• _What the task asks_
Please extend the review post on commutative vector IR node sharing, picking up right after its last line.

RFR: 8342393: Promote commutative vector IR node sharing [v9]
Emanuel Peter
epeter at openjdk.org
Thu Jan 16 13:21:42 UTC 2025
On Thu, 16 Jan 2025 12:01:13 GMT, Jatin Bhateja <jbhateja at openjdk.org> wrote:
>> Patch promotes the sharing of commutative vector IR with the same inputs but different input ordering.
>> Unlike scalar IR where we perform edge swapping by [sorting inputs](https://github.com/openjdk/jdk/blob/master/src/hotspot/share/opto/addnode.cpp#L122) based on node indices during IR idealization, for vector IR we chose a simpler approach to decorate commutative operations with a special node-level flag during IR construction thus
>> obviating any dependency on explicit idealization routines. This flag is later used during GVN hashing to enable node sharing.
>>
>> Following are the performance stats for JMH micro included with the patch.
>>
>>
>> Granite Rapids (P-core Xeon Server)

• _Extracted data_
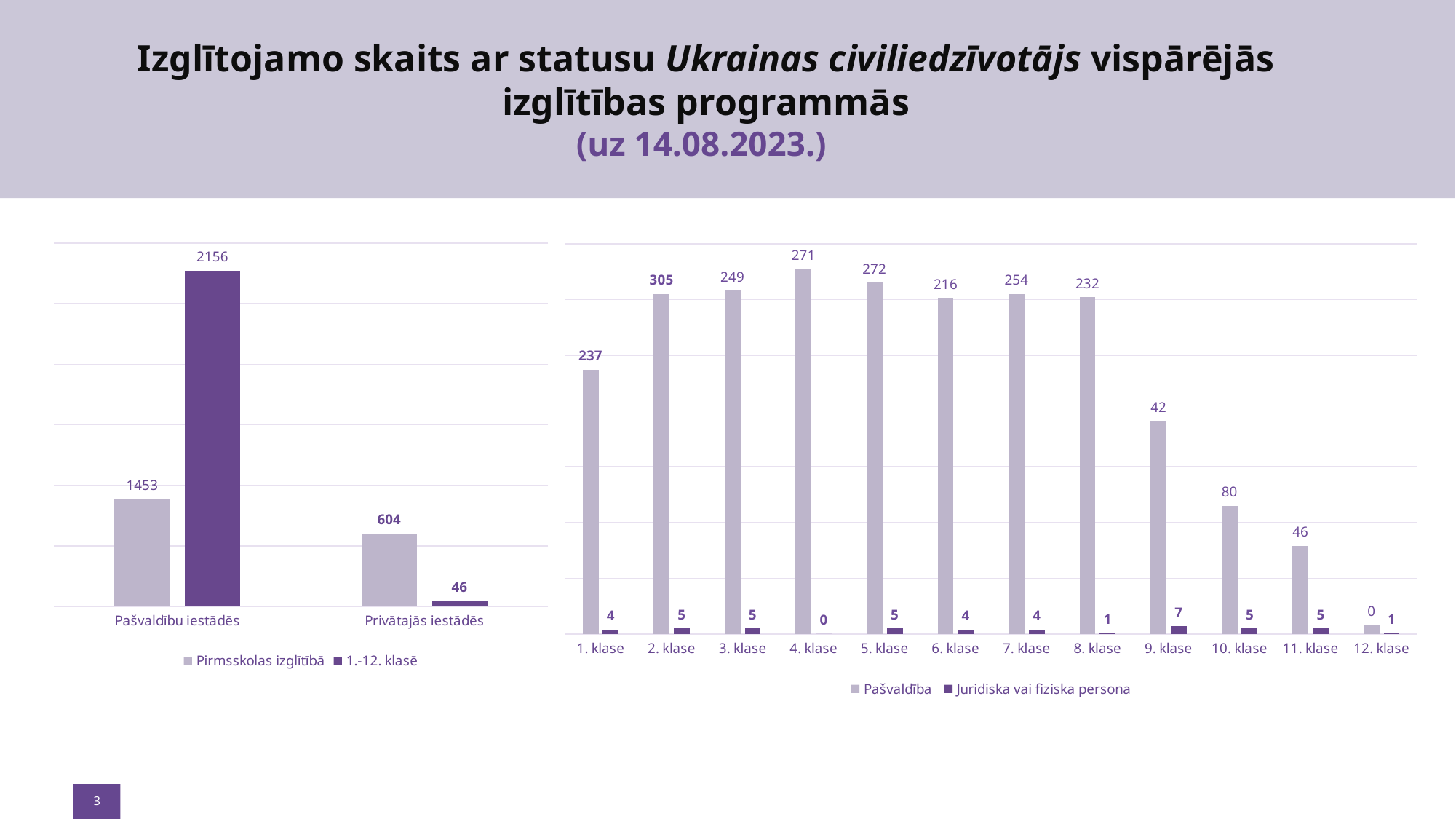
How many series does the legend of the left chart list? 2 In the right chart, what is the Pašvaldība value for 4. klase? 271 In the left chart, what is the value for 1.-12. klasē in Pašvaldību iestādēs? 2156 In the right chart, which class has the lowest Pašvaldība value? 12. klase In the left chart, what is the difference between the two series for Pašvaldību iestādēs? 703 How many classes are shown on the x axis of the right chart? 12 In the left chart, which is larger for Privātajās iestādēs: Pirmsskolas izglītībā or 1.-12. klasē? Pirmsskolas izglītībā In the right chart, which class has the highest Pašvaldība value? 2. klase In the right chart, what is the Juridiska vai fiziska persona value for 9. klase? 7 In the right chart, what is the difference between the Pašvaldība values for 8. klase and 9. klase? 190 What type of chart is the right chart? Bar chart In the left chart, what is the value for Pirmsskolas izglītībā in Privātajās iestādēs? 604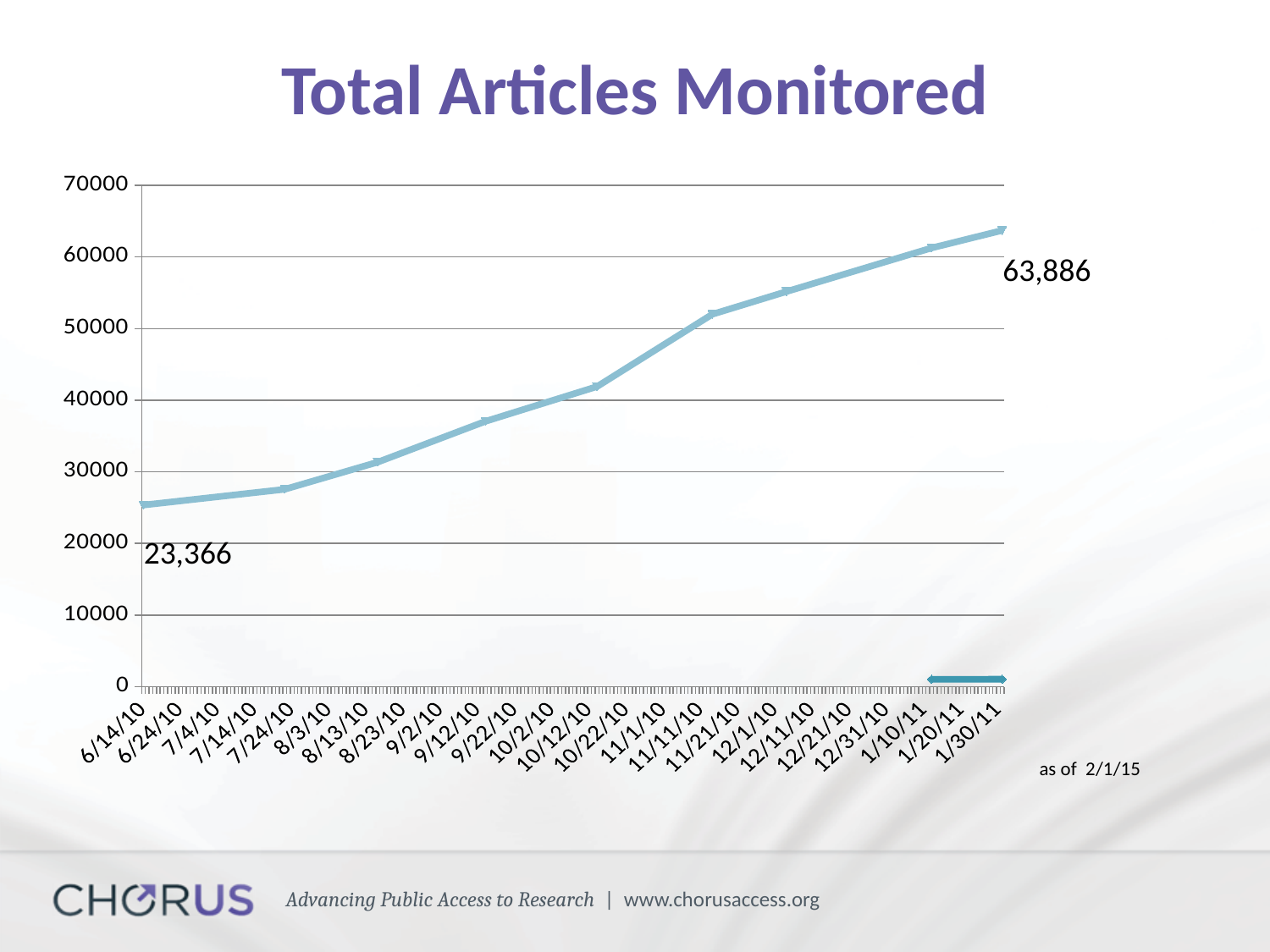
What is the difference between the last labelled value (63,886) and the first labelled value (23,366)? 40,520 Is the value at 1/30/11 larger or smaller than the value at 6/14/10? larger Is the value for 9/12/10 greater or less than 30000? greater Is the value for 7/14/10 greater or less than 30000? less What kind of chart is shown on the slide? line chart Do the values rise or fall from left to right along the x axis? rise Is the value for 12/1/10 greater or less than 50000? greater What is the title of the chart? Total Articles Monitored What is the value of the last data label on the chart, at 1/30/11? 63,886 What is the value of the first data label on the chart, at 6/14/10? 23,366 Which date has the lowest number of total articles monitored? 6/14/10 Which date has the highest number of total articles monitored? 1/30/11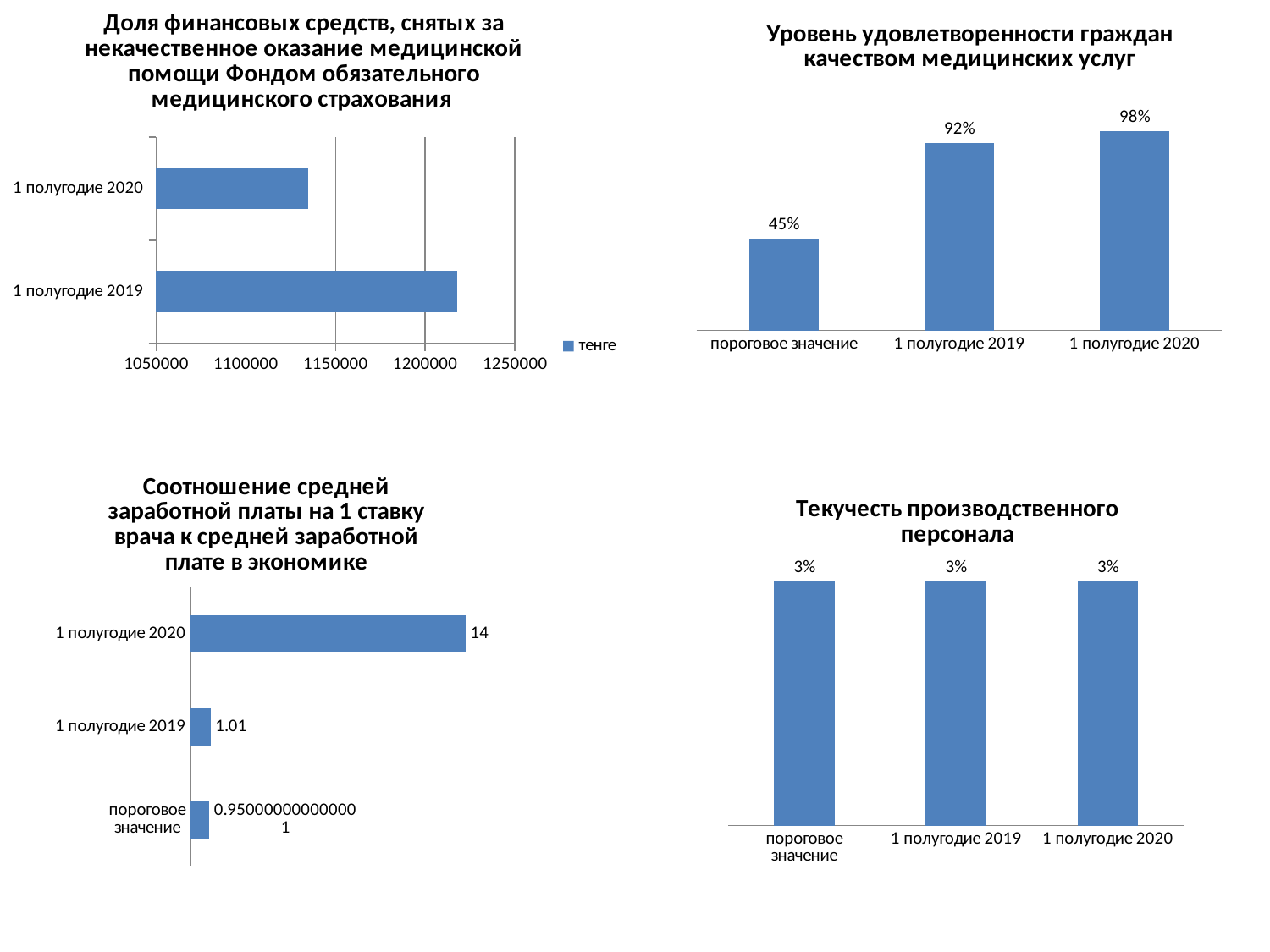
In the chart 'Уровень удовлетворенности граждан качеством медицинских услуг', what is the value for пороговое значение? 45% In the chart 'Уровень удовлетворенности граждан качеством медицинских услуг', what is the difference between 1 полугодие 2020 and 1 полугодие 2019? 6% In the chart 'Соотношение средней заработной платы на 1 ставку врача к средней заработной плате в экономике', which category has the highest value? 1 полугодие 2020 In the chart 'Уровень удовлетворенности граждан качеством медицинских услуг', which category has the lowest value? пороговое значение In the chart 'Текучесть производственного персонала', what is the value for 1 полугодие 2019? 3% In the chart 'Уровень удовлетворенности граждан качеством медицинских услуг', what is the value for 1 полугодие 2020? 98% In the chart 'Соотношение средней заработной платы на 1 ставку врача к средней заработной плате в экономике', how many categories are shown? 3 In the top-left chart, what is the legend entry? тенге In the chart 'Доля финансовых средств, снятых за некачественное оказание медицинской помощи Фондом обязательного медицинского страхования', which of the two categories has the larger value, 1 полугодие 2019 or 1 полугодие 2020? 1 полугодие 2019 What type of chart is the top-left chart on the slide? bar chart In the chart 'Соотношение средней заработной платы на 1 ставку врача к средней заработной плате в экономике', what is the value for 1 полугодие 2019? 1.01 In the chart 'Доля финансовых средств, снятых за некачественное оказание медицинской помощи Фондом обязательного медицинского страхования', is the value for 1 полугодие 2019 greater or less than 1200000? greater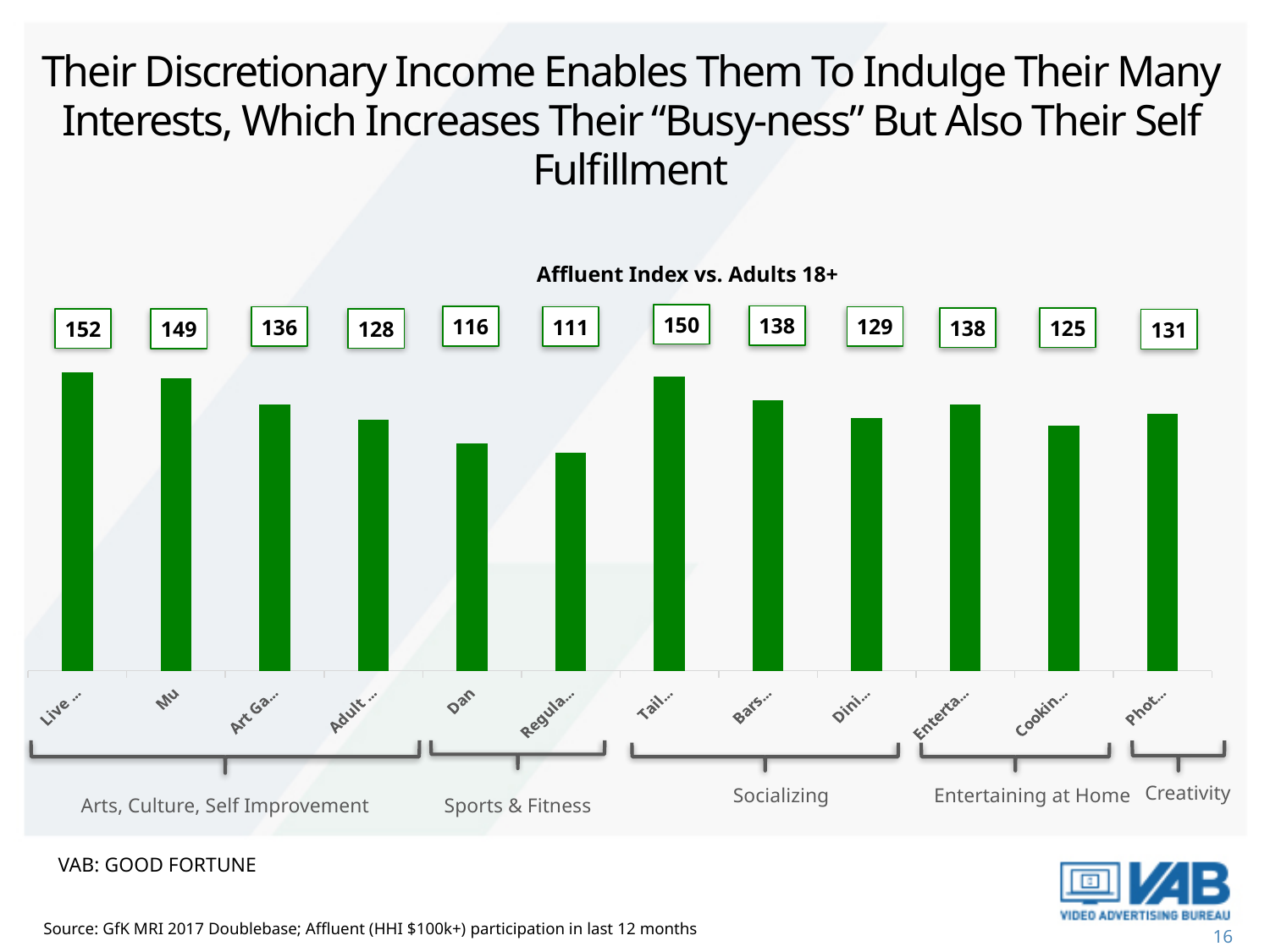
What is the highest value shown in the chart? 152 What is the lowest value shown in the chart? 111 How many bracketed groups are labelled beneath the bars? 5 How many bars are plotted in the chart? 12 Which is larger: the first bar in the Arts, Culture, Self Improvement group or the first bar in the Socializing group? the first bar in the Arts, Culture, Self Improvement group What is the value of the second bar in the Sports & Fitness group? 111 What kind of chart is shown on the slide? bar chart What is the title of the chart? Affluent Index vs. Adults 18+ What is the difference between the highest and lowest values in the chart? 41 Do the values rise or fall from left to right across the four bars in the Arts, Culture, Self Improvement group? fall What is the value of the first bar in the Socializing group? 150 What is the value of the single bar in the Creativity group? 131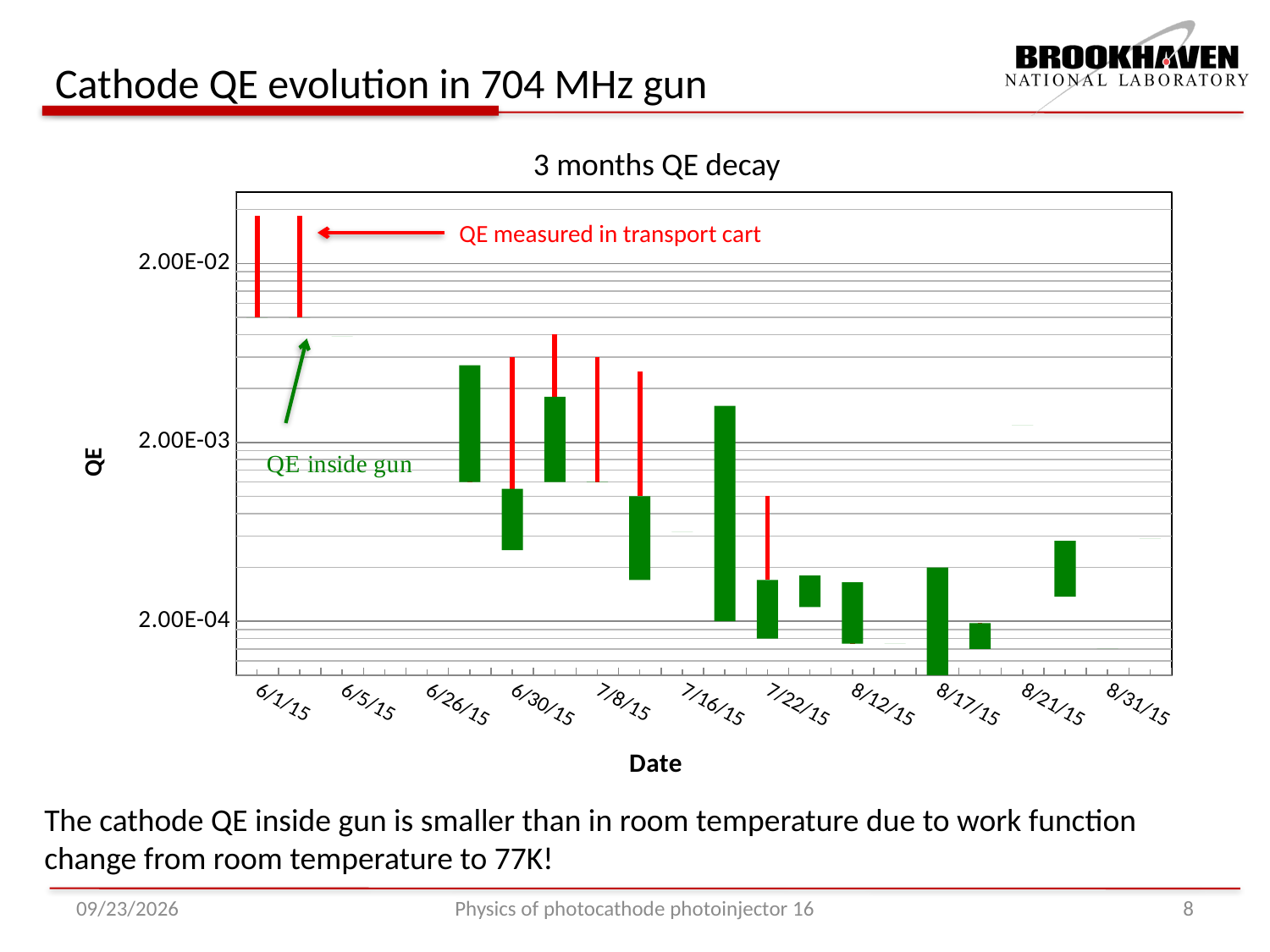
What is the first date label on the x axis of the chart? 6/1/15 Overall, do the QE values rise or fall from June to August along the x axis? fall Is the QE inside the gun near 8/21/15 greater or less than 2.00E-03? less What kind of chart is shown on the slide? bar chart What is the title of the chart? 3 months QE decay What is the label of the x axis of the chart? Date What is the label of the y axis of the chart? QE What is the lowest tick value printed on the y axis of the chart? 2.00E-04 How many date labels are shown along the x axis of the chart? 11 What is the highest tick value printed on the y axis of the chart? 2.00E-02 What is the last date label on the x axis of the chart? 8/31/15 Is the QE measured in the transport cart near 6/1/15 greater or less than 2.00E-03? greater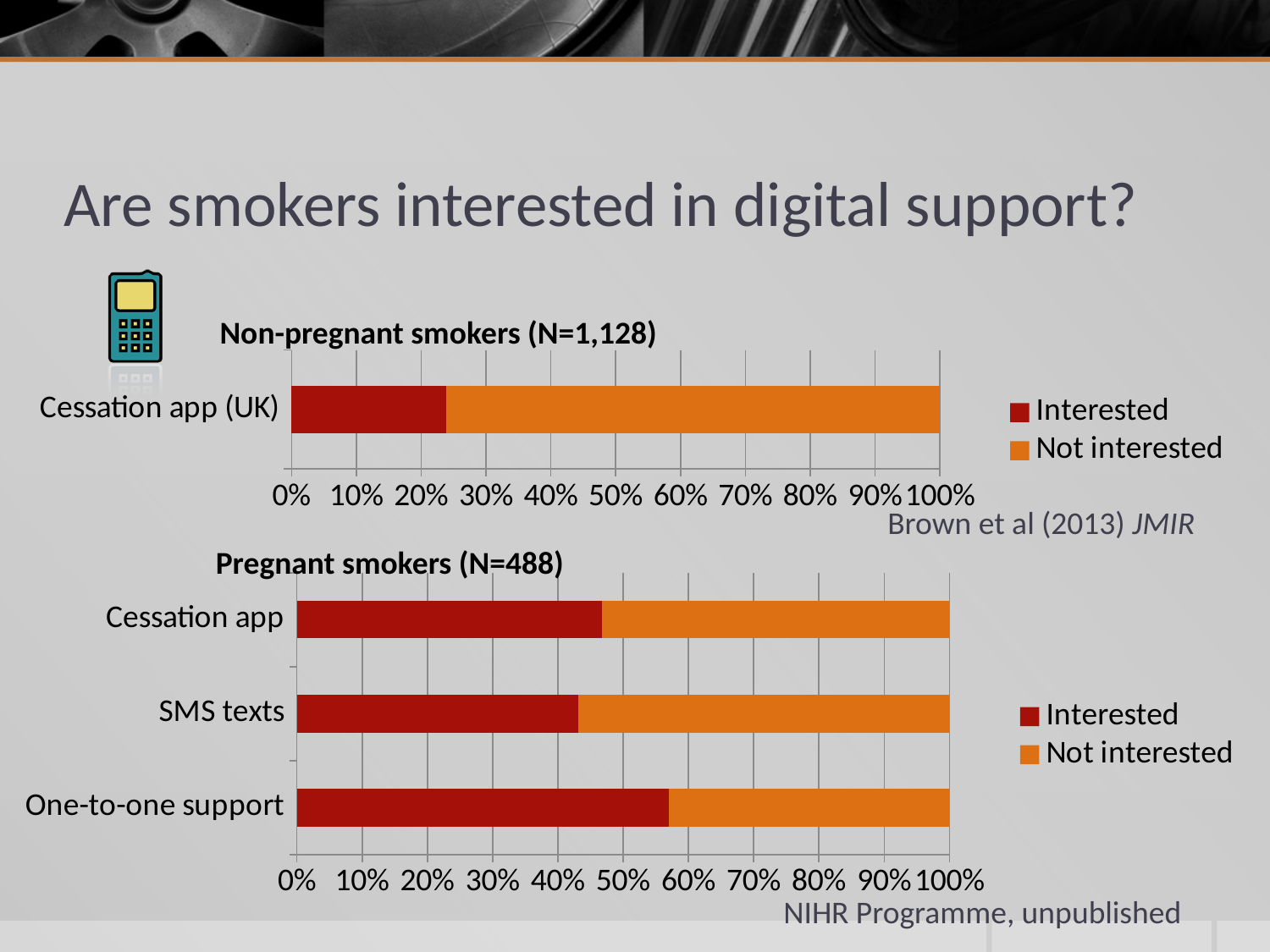
In the 'Non-pregnant smokers (N=1,128)' chart, is the Interested share for Cessation app (UK) greater or less than 30%? less What are the two legend entries in the 'Non-pregnant smokers (N=1,128)' chart? Interested, Not interested How many categories are shown in the 'Non-pregnant smokers (N=1,128)' chart? 1 What colour represents 'Not interested' in the 'Pregnant smokers (N=488)' chart? Orange In the 'Pregnant smokers (N=488)' chart, which category has the highest Interested share? One-to-one support How many series does the legend of the 'Pregnant smokers (N=488)' chart list? 2 What kind of chart is the 'Non-pregnant smokers (N=1,128)' chart? Stacked bar chart In the 'Pregnant smokers (N=488)' chart, is the Interested share for SMS texts greater or less than 50%? less How many categories are shown in the 'Pregnant smokers (N=488)' chart? 3 In the 'Pregnant smokers (N=488)' chart, is the Interested share for One-to-one support greater or less than 50%? greater In the 'Pregnant smokers (N=488)' chart, which has a larger Interested share: SMS texts or One-to-one support? One-to-one support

• _Your response_
>> Baseline :
>> Benchmark (size) Mode Cnt Score Error Units
>> VectorCommutativeOperSharingBenchmark.commutativeByteOperationShairing 1024 thrpt 2 8982.549 ops/ms
>> VectorCommutativeOperSharingBenchmark.commutativeIntOperationShairing 1024 thrpt 2 6072.773 ops/ms
>> VectorCommutativeOperSharingBenchmark.commutativeLongOperationShairing 1024 thrpt 2 2368.856 ops/ms
>> VectorCommutativeOperSharingBenchmark.commutativeShortOperationShairing 1024 thrpt 2 15215.087 ops/ms
>>
>> Withopt:
>> Benchmark (size) Mode Cnt Score Error Units
>> VectorCommutativeOperSharingBenchmark.commutativeByteOperationShairing 1024 thrpt 2 11963.554 ops/ms
>> VectorCommutativeOperSharingBenchmark.commutativeIntOperationShairing 1024 thrpt 2 7036.088 ops/ms
>> VectorCommutativeOperSharingBenchmark.commutativeLongOperationShairing 1024 thrpt 2 2906.731 ops/ms
>> VectorCommutativeOperSharingBenchmark.commutativeShortOperationShairing 1024 thrpt 2 17148.131 ops/ms
>>
>> Sierra Forest (E-core Xeon Server)
>> Baseline:
>> Benchmark (size) Mode Cnt Score Error Units
>> VectorCommutativeOperSharingBenchmark.commutativeByteOperationShairing 1024 thrpt 2 2444.359 ops/ms
>> VectorCommutativeOperSharingBenchmark.commutativeIntOperationShairing 1024 thrpt 2 1710.256 ops/ms
>> VectorCommutativeOperSharingBenchmark.commutativeLongOperationShairing 1024 thrpt 2 308.766 ops/ms
>> VectorCommutativeOperSharingBenc...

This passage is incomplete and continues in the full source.